The Best Keto Pumpkin Bread

The Best Keto Pumpkin Bread

Recipe by Jade
Prep timeminutes
Cooking timeminutes

This easy Pumpkin Bread mixes up in no time. A wooden spoon and 5 minutes of your time are all it takes to get this delectable fall treat into the oven.


  • 1 cup pumpkin puree

  • 2 eggs

  • 1/3 cup butter melted

  • 1/3 cup cottage cheese

  • 1 tsp vanilla

  • 1 tsp molasses
  • 1 cup almond flour

  • 1/2 cup coconut flour

  • 1/2 cup Trim Healthy Mama Gentle Sweet or my sweetener

  • 2 tsp cinnamon

  • 1 tbsp baking powder

  • 2/3 cup pecans divided

  • 2 tbsp Trim Healthy Mama Gentle Sweet or my sweetener, optional (to use for a glaze)

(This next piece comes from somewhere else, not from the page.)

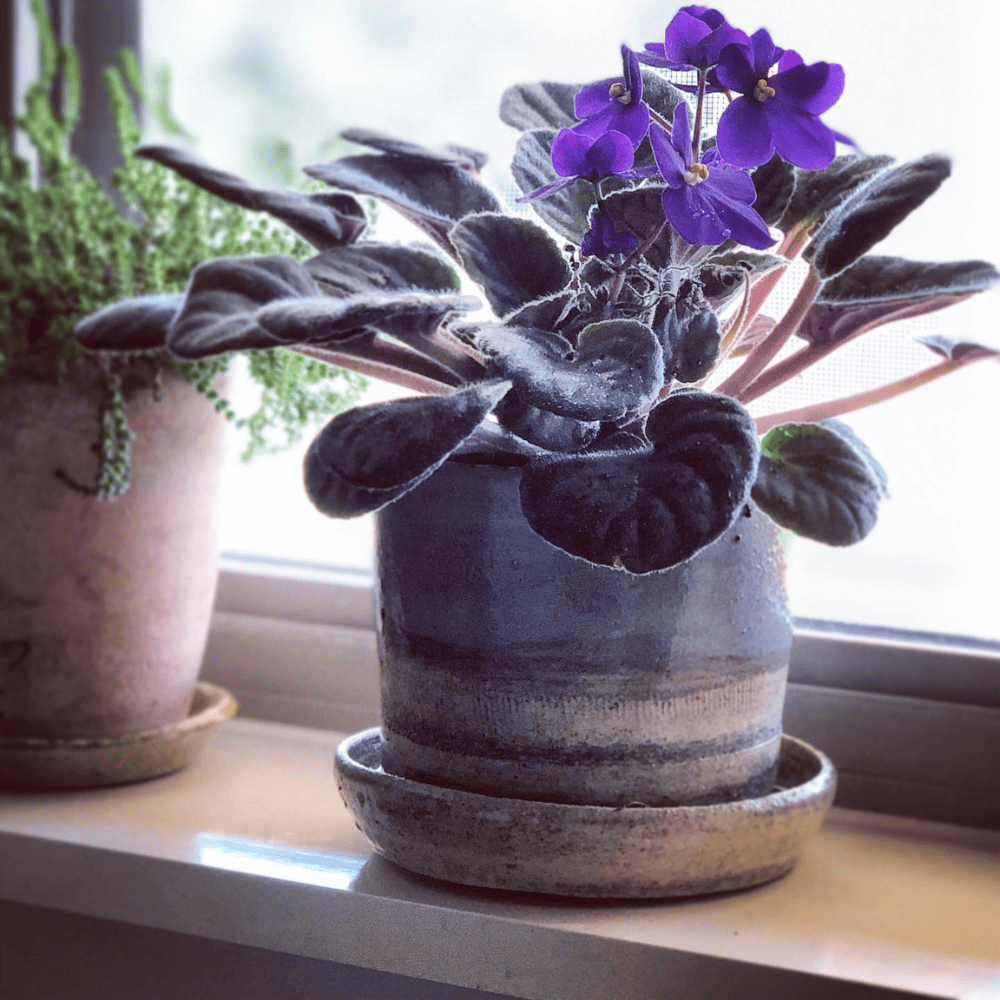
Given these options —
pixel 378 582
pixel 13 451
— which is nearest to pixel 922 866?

  • Preheat the oven to 350. Line a standard 9-inch loaf pan with parchment paper and spray with cooking spray.
  • Add all the ingredients, besides the pecans, into a large bowl. Stir until smooth. Stir in 1/3 cup pecans. Pour into the prepared loaf pan. Spread evenly. Top with the remaining pecans.
  • Bake for 50-55 minutes until golden and no longer jiggly. The center should feel firm to the touch. Cover with foil for the last 20 minutes if necessary so the pecans do not burn.
  • Optional Glaze:
  • Melt the sweetener in a small saucepan over low. Drizzle on top of the pecan pumpkin bread.